*Source passage*.
▬▬▬▬▬▬▬▬▬▬

Why your problem is probably not just a personal one.
Maybe you’re someone who thinks deeply.
Someone who sees connections, reflects, and questions themselves.
Maybe you’ve already gained a lot of insight—about yourself, about others, about dynamics.
And yet, you keep finding yourself at similar inner crossroads.
Not because you aren’t trying hard enough.
But perhaps because you’re looking in the wrong place.
When individual solutions clash with systemic problems
Many of the challenges that bring people to coaching can be easily identified as individual issues at first glance:
- Lack of clarity and uncertainty
- Exhaustion
- Internal blocks
- Difficulty making decisions
What is often overlooked is that these experiences rarely arise in a vacuum.
They arise within relationships, roles, and systems—in work contexts, family histories, loyalties, and unspoken expectations.
A systemic approach focuses precisely on this: not just what you experience, but under what conditions it keeps recurring.
"Systemic" does not mean, "It's everyone else's fault."
Working systemically does not mean relinquishing responsibility. On the contrary. It means pinpointing responsibility more precisely.
Not everything you carry belongs to you.
And not everything you can influence do you have to keep putting up with.
This distinction is often more relieving than any motivational exercise.
Integral: accepting multiple truths at the same time
The integral approach adds a crucial perspective to this view: there is rarely just one correct explanation.
People are simultaneously:
- biologically regulated nervous systems
- psychologically shaped, individual personalities
- social beings in relational contexts
- Part of cultural and organizational structures
Integral coaching does not attempt to uncover the “real problem.” It keeps multiple levels in view at the same time—without pitting them against one another.
This helps avoid hasty solutions—and subtle self-optimization disguised as therapy.
Why this has nothing to do with esoteric coaching
If the word "coaching" makes you feel more skeptical than hopeful, you've come to the right place.
Systemic-integral coaching, as I understand and have learned it, doesn’t work with promises of a cure, but rather with spaces for thought and experience.

▬▬▬▬▬▬▬▬▬▬

*The data*.
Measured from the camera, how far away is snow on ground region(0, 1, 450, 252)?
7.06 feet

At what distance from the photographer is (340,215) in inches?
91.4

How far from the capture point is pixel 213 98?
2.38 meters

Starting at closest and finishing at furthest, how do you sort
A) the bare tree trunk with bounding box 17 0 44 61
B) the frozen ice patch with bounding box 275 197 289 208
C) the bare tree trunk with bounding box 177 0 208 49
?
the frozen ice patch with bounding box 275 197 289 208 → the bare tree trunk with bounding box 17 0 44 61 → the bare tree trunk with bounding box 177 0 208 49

▬▬▬▬▬▬▬▬▬▬

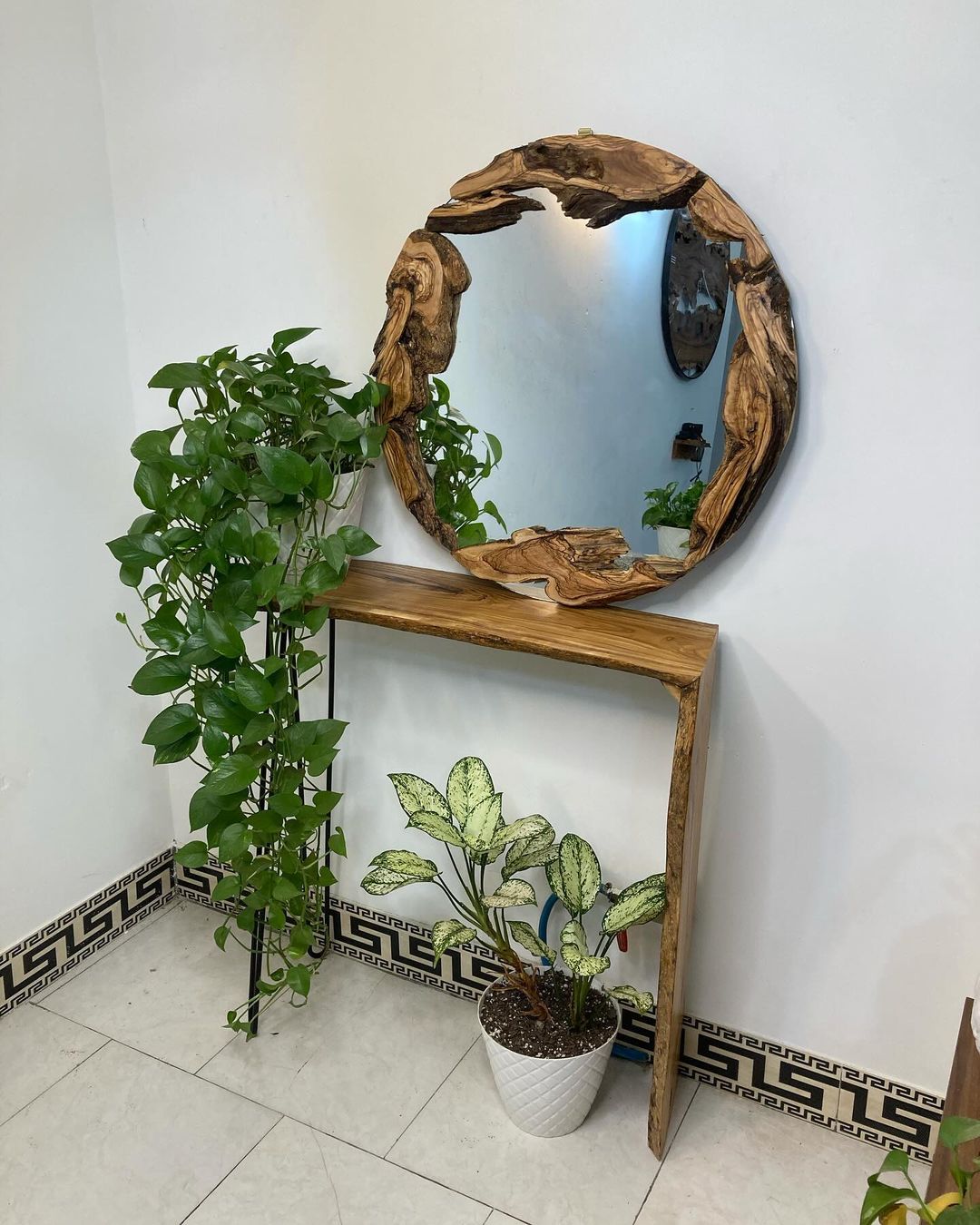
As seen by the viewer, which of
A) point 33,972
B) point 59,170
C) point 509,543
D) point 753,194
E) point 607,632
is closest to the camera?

▬▬▬▬▬▬▬▬▬▬

*About this task*.
Continue the passage on systemic-integral coaching at the top of the page, picking up right after its last sentence.

*Result*.
- Hypotheses Instead of Diagnoses
- Questions instead of answers
- Clarity instead of euphoria
- Joy and curiosity instead of perfectionism
Change doesn't happen because someone knows how to do it.
It happens because you start to perceive things differently in situations where you used to react automatically.
Why talking alone isn't enough—but neither is just thinking
Another blind spot in many coaching approaches: they either get stuck in the head—or get lost in emotion.
For me, working in a systemic-integral way means taking both seriously and, in addition, not leaving the body out of the equation (the “magic word” for this is embodiment).
Because systems operate not only through thoughts, but also through stress patterns, states of tension, and adaptive responses.
What has become stabilized in the body cannot be understood away. But it can be brought into relationship.
What it ultimately comes down to
This approach isn’t meant to “fix” you. Nor is it meant to turn you into a better version of yourself.
It invites you to stop feeling responsible in the wrong places—and to take action where you actually have influence.
The result is rarely spectacular.
But it’s often noticeable:
- more inner flexibility,
- less self-entanglement,
- clearer decisions.
And sometimes the realization that not everything that is difficult needs to be solved—
but rather understood, accepted, or put into a new perspective.